TASK INSTRUCTIONS - Leave the pictures out. Retype exactly the lines below from the one containing "Generation Lighting GL8262EN46" through the one containing "Mi Proyecto del", and no others.

RECORDS -

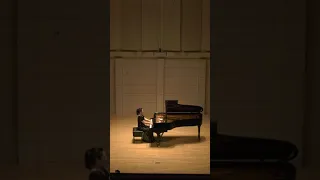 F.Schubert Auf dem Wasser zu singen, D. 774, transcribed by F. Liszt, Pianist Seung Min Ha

---

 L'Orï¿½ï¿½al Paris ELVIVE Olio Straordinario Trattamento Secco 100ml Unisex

* * *

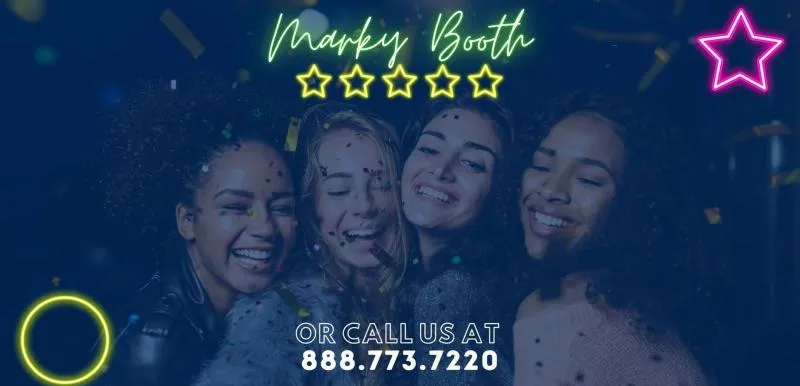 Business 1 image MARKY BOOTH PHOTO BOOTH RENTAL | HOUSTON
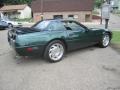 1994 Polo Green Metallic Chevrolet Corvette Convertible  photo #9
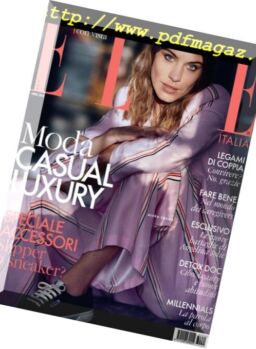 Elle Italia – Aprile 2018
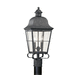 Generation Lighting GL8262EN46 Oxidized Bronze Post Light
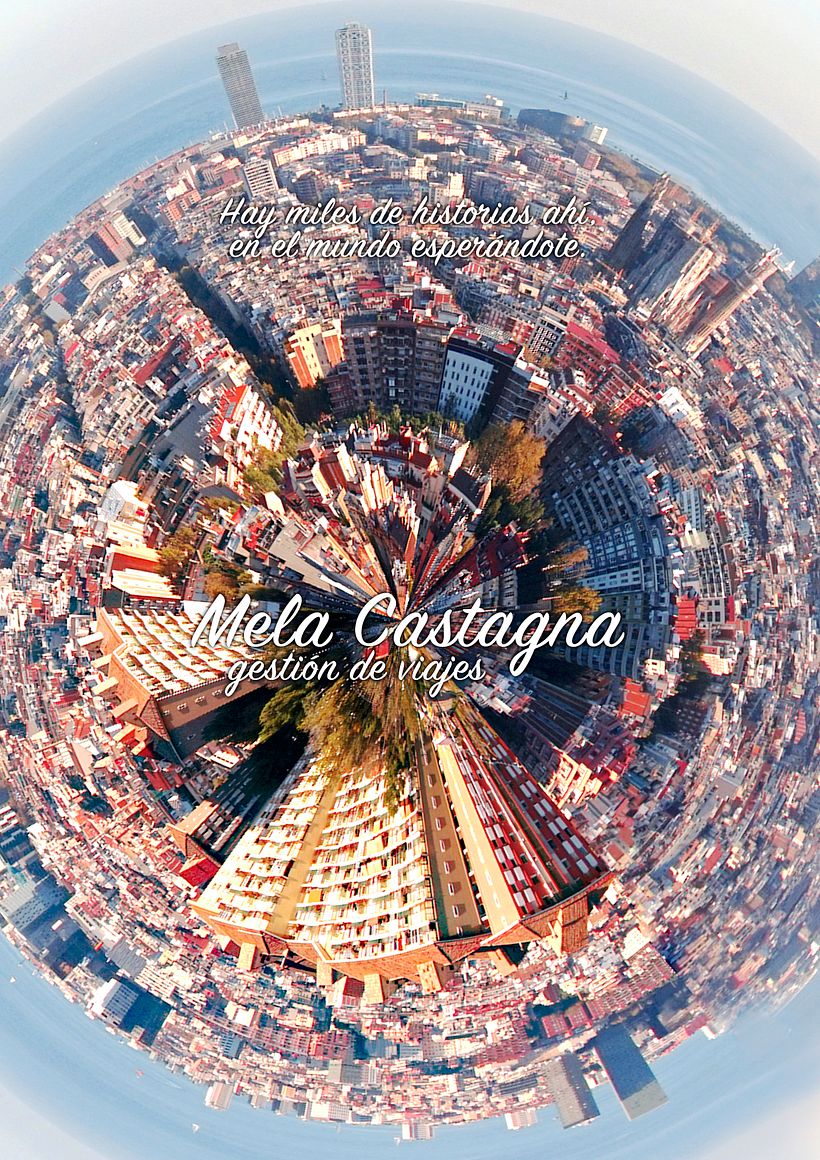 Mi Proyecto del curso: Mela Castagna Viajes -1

ANSWER TO THIS PROBLEM -
 Generation Lighting GL8262EN46 Oxidized Bronze Post Light
 Mi Proyecto del curso: Mela Castagna Viajes -1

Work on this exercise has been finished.